━━━ Source records ━━━

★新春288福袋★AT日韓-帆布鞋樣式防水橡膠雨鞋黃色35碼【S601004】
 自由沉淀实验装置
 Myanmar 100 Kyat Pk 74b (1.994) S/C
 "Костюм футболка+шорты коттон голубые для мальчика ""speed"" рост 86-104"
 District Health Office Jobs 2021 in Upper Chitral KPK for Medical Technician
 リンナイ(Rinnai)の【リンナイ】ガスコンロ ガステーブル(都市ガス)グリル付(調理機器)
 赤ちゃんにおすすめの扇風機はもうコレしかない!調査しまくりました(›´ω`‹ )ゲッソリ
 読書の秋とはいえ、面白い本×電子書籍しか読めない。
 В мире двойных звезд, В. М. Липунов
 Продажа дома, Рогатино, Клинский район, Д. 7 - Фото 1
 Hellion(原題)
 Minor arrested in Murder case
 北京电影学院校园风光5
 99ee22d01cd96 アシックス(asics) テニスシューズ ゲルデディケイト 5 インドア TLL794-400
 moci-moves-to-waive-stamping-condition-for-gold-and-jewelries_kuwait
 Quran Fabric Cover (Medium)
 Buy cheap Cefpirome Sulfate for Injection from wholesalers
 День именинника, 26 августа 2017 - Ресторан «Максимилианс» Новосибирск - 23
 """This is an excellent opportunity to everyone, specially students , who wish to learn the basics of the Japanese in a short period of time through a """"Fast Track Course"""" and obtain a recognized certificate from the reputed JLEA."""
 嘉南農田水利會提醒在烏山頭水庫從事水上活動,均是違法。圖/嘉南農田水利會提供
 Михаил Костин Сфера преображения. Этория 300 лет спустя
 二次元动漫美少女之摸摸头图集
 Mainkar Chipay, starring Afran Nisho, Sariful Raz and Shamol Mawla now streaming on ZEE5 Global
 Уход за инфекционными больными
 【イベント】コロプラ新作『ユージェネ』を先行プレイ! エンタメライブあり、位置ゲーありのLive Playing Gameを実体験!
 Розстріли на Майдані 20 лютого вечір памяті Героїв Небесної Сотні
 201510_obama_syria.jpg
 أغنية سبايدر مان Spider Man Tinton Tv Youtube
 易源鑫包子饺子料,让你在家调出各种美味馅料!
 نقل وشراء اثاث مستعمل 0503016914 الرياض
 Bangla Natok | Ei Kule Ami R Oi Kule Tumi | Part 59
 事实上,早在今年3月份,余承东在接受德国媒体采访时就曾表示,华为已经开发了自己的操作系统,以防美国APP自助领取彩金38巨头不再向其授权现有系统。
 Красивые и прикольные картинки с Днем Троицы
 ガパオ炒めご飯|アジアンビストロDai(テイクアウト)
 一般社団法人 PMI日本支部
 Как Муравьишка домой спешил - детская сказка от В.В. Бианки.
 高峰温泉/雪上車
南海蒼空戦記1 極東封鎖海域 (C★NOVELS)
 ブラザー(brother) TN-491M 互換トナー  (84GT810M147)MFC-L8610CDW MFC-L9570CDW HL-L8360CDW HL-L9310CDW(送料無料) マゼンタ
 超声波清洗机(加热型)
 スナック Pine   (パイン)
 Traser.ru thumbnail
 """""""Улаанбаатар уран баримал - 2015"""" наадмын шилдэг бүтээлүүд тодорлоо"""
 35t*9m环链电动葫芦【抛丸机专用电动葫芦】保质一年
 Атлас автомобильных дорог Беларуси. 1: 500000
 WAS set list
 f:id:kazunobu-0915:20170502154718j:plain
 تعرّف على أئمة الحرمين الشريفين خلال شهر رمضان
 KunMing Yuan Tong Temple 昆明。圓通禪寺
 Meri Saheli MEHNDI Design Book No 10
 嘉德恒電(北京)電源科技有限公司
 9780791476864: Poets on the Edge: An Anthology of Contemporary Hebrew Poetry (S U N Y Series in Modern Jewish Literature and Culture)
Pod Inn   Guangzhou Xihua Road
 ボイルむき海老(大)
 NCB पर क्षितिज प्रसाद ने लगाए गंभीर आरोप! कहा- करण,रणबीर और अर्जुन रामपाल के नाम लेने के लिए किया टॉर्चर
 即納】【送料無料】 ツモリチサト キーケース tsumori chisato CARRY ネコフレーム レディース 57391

━━━

* Task item *
The response should consist of the entries above, retyped exactly.

* Exercise output *
★新春288福袋★AT日韓-帆布鞋樣式防水橡膠雨鞋黃色35碼【S601004】
 自由沉淀实验装置
 Myanmar 100 Kyat Pk 74b (1.994) S/C
 "Костюм футболка+шорты коттон голубые для мальчика ""speed"" рост 86-104"
 District Health Office Jobs 2021 in Upper Chitral KPK for Medical Technician
 リンナイ(Rinnai)の【リンナイ】ガスコンロ ガステーブル(都市ガス)グリル付(調理機器)
 赤ちゃんにおすすめの扇風機はもうコレしかない!調査しまくりました(›´ω`‹ )ゲッソリ
 読書の秋とはいえ、面白い本×電子書籍しか読めない。
 В мире двойных звезд, В. М. Липунов
 Продажа дома, Рогатино, Клинский район, Д. 7 - Фото 1
 Hellion(原題)
 Minor arrested in Murder case
 北京电影学院校园风光5
 99ee22d01cd96 アシックス(asics) テニスシューズ ゲルデディケイト 5 インドア TLL794-400
 moci-moves-to-waive-stamping-condition-for-gold-and-jewelries_kuwait
 Quran Fabric Cover (Medium)
 Buy cheap Cefpirome Sulfate for Injection from wholesalers
 День именинника, 26 августа 2017 - Ресторан «Максимилианс» Новосибирск - 23
 """This is an excellent opportunity to everyone, specially students , who wish to learn the basics of the Japanese in a short period of time through a """"Fast Track Course"""" and obtain a recognized certificate from the reputed JLEA."""
 嘉南農田水利會提醒在烏山頭水庫從事水上活動,均是違法。圖/嘉南農田水利會提供
 Михаил Костин Сфера преображения. Этория 300 лет спустя
 二次元动漫美少女之摸摸头图集
 Mainkar Chipay, starring Afran Nisho, Sariful Raz and Shamol Mawla now streaming on ZEE5 Global
 Уход за инфекционными больными
 【イベント】コロプラ新作『ユージェネ』を先行プレイ! エンタメライブあり、位置ゲーありのLive Playing Gameを実体験!
 Розстріли на Майдані 20 лютого вечір памяті Героїв Небесної Сотні
 201510_obama_syria.jpg
 أغنية سبايدر مان Spider Man Tinton Tv Youtube
 易源鑫包子饺子料,让你在家调出各种美味馅料!
 نقل وشراء اثاث مستعمل 0503016914 الرياض
 Bangla Natok | Ei Kule Ami R Oi Kule Tumi | Part 59
 事实上,早在今年3月份,余承东在接受德国媒体采访时就曾表示,华为已经开发了自己的操作系统,以防美国APP自助领取彩金38巨头不再向其授权现有系统。
 Красивые и прикольные картинки с Днем Троицы
 ガパオ炒めご飯|アジアンビストロDai(テイクアウト)
 一般社団法人 PMI日本支部
 Как Муравьишка домой спешил - детская сказка от В.В. Бианки.
 高峰温泉/雪上車
南海蒼空戦記1 極東封鎖海域 (C★NOVELS)
 ブラザー(brother) TN-491M 互換トナー  (84GT810M147)MFC-L8610CDW MFC-L9570CDW HL-L8360CDW HL-L9310CDW(送料無料) マゼンタ
 超声波清洗机(加热型)
 スナック Pine   (パイン)
 Traser.ru thumbnail
 """""""Улаанбаатар уран баримал - 2015"""" наадмын шилдэг бүтээлүүд тодорлоо"""
 35t*9m环链电动葫芦【抛丸机专用电动葫芦】保质一年
 Атлас автомобильных дорог Беларуси. 1: 500000
 WAS set list
 f:id:kazunobu-0915:20170502154718j:plain
 تعرّف على أئمة الحرمين الشريفين خلال شهر رمضان
 KunMing Yuan Tong Temple 昆明。圓通禪寺
 Meri Saheli MEHNDI Design Book No 10
 嘉德恒電(北京)電源科技有限公司
 9780791476864: Poets on the Edge: An Anthology of Contemporary Hebrew Poetry (S U N Y Series in Modern Jewish Literature and Culture)
Pod Inn   Guangzhou Xihua Road
 ボイルむき海老(大)
 NCB पर क्षितिज प्रसाद ने लगाए गंभीर आरोप! कहा- करण,रणबीर और अर्जुन रामपाल के नाम लेने के लिए किया टॉर्चर
 即納】【送料無料】 ツモリチサト キーケース tsumori chisato CARRY ネコフレーム レディース 57391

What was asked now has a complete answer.